Appendix A: Independent clinical advice to Commissioner
The following independent advice was obtained from RN Richard Scrase dated 29 March 2021:
‘Thank you for the request to provide clinical advice regarding the care provided by Counties Manukau Health to [Mr A] during a hospital admission in [Month1–Month2]. In preparing the advice on this case, I am not aware of any personal or professional conflict of interest. I have read and agree to follow the Commissioner’s Guidelines for Independent Advisors.
In preparing this report, I have reviewed:
The copy of the complaint …
The letter of response by Counties Manukau Health …
The Counties Manukau Health Hospital notes for the period in question
Other documents or papers referred to have been referenced and listed at the end of this report.

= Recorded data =
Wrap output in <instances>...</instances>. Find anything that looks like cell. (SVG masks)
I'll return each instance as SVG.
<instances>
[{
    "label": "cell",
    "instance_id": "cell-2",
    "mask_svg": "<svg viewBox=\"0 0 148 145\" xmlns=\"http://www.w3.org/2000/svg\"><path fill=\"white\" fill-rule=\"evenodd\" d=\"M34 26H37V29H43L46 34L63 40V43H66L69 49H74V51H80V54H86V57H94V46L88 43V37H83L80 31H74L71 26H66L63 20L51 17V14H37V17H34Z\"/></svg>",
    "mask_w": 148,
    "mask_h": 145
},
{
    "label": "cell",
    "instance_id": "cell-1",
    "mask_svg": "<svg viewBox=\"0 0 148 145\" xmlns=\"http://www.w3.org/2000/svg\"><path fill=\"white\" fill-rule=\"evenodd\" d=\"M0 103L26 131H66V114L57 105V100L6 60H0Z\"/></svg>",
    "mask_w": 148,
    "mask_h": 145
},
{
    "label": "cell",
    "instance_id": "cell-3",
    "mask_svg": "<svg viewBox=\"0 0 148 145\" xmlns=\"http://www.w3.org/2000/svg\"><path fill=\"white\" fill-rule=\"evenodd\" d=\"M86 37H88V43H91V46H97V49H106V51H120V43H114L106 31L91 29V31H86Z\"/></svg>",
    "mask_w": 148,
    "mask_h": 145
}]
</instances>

= To do =
Continue the independent clinical advice to the Commissioner from its last sentence, in the same voice and format.

= Response below =
As required by the Commissioner, I have endeavoured to provide an objective opinion on the questions posed from the documented information made available to me. Furthermore, as laid down in the Guidelines for Independent Advisors, where there are conflicting versions of events, I have undertaken to objectively consider and comment on these differing perspectives. When quoting relevant passages from documentation, I may not have quoted every passage relating to a specific issue, but in my professional opinion what I have quoted captures the essence of a specific issue as it appears in the documentation. Finally, in reviewing this case I have undertaken to view the events as they unfolded because the outcome was not known at the time that decisions were made.
Background
[Mr A] was admitted to Middlemore Hospital on [26 Month1] (initially under General Medical Services), with a ten-day history of lethargy, decline in mental function and shortness of breath. As well as his other comorbidities including significant kidney disease, on admission, [Mr A] was diagnosed with empyema with aspirated cultures growing ESBL e-coli. According to the documentation supplied, this was treated first with a chest drain and oral antibiotics and then subsequently with a course of IV antibiotics via a PICC line. [Mr A] remained on [Ward 2] (a respiratory ward) from [26 Month1] to [8 Month2], when he was transferred to a rehabilitation ward. Due to increased clinical care needs, [Mr A] was transferred back to [Ward 2] on [19 Month2]. Sadly, [Mr A] became increasingly frail and passed away on [9 Month4].
Concerns about whether the nutritional plan and dietary management was consistent with accepted practice and [Mr A’s] needs.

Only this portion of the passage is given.